(Spatial question entries)
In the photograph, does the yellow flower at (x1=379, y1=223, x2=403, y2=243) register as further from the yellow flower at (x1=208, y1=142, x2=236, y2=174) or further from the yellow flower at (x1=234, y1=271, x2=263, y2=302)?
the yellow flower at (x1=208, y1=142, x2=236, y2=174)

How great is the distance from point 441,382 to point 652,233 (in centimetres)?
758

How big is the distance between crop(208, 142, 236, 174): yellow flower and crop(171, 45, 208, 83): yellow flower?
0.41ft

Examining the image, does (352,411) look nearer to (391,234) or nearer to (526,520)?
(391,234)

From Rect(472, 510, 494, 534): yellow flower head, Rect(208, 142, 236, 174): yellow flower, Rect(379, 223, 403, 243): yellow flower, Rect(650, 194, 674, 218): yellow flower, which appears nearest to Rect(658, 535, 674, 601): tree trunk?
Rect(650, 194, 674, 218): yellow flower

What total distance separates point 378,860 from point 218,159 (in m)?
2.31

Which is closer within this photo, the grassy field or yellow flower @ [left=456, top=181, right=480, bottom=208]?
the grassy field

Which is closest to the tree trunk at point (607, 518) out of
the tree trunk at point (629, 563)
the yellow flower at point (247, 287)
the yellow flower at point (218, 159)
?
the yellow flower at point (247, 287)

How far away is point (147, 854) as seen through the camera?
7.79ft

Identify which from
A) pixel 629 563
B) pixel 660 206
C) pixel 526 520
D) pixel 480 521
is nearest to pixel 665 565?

▶ [Brief]
Rewrite the full listing, swapping "tree trunk" for "tree stump" everywhere it occurs and keeping every other word the same.

▶ [Expected answer]
In the photograph, does the yellow flower at (x1=379, y1=223, x2=403, y2=243) register as further from the yellow flower at (x1=208, y1=142, x2=236, y2=174) or further from the yellow flower at (x1=234, y1=271, x2=263, y2=302)?
the yellow flower at (x1=208, y1=142, x2=236, y2=174)

How great is the distance from point 441,382 to point 652,233 (in centimetres)?
758

How big is the distance between crop(208, 142, 236, 174): yellow flower and crop(171, 45, 208, 83): yellow flower?
0.41ft

Examining the image, does (352,411) look nearer to (391,234) or nearer to (526,520)?
(391,234)

From Rect(472, 510, 494, 534): yellow flower head, Rect(208, 142, 236, 174): yellow flower, Rect(379, 223, 403, 243): yellow flower, Rect(650, 194, 674, 218): yellow flower, which appears nearest to Rect(658, 535, 674, 601): tree stump?
Rect(650, 194, 674, 218): yellow flower

What total distance separates point 378,860 from point 218,159 (in m)?
2.31

Which is closer within this photo, the grassy field or yellow flower @ [left=456, top=181, right=480, bottom=208]?
the grassy field

Which is closest to the tree stump at point (607, 518) out of
the tree stump at point (629, 563)
the yellow flower at point (247, 287)
the yellow flower at point (218, 159)
?
the yellow flower at point (247, 287)

How far away is point (147, 854) as seen through the camera?
7.79ft

Identify which from
A) pixel 629 563
B) pixel 660 206
C) pixel 526 520
D) pixel 480 521
is nearest to pixel 665 565?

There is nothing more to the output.